Entre muitas pessoas que conheci nesse Algarve (ainda desconhecido) que é o interior da serra, houve uma que me marcou profundamente – a Ti Adélia, que no início dos anos noventa, então com 78 anos curtidos pelo sol da terra que ainda amanhava, “pr´a gente poder comer qualquer coisinha”, afirmava que o seu maior sonho era “entrar por esse mar fora e sentir a água, aquela água tanta e tão forte”.

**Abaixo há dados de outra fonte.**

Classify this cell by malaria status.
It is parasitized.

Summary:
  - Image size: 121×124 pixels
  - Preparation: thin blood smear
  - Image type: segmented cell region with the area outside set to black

A idosa, que vivia num monte isolado do concelho de Alcoutim, paredes-meias com o Alentejo, com mais seis pessoas, “todos velhos como eu”, poucas vezes saíra do seu sítio e a única água que vislumbrara tinha sido o ribeiro que corre junto ao monte e o Guadiana, o rio que banha a sede do concelho e faz fronteira com terras espanholas. “Uma vez deu-me um achaque e estive no hospital de Vila Real de Santo António, mas como fui e vim na ambulância, não cheguei a conhecer o mar, essas praias tão lindas que dizem há lá por baixo, com muita areia”…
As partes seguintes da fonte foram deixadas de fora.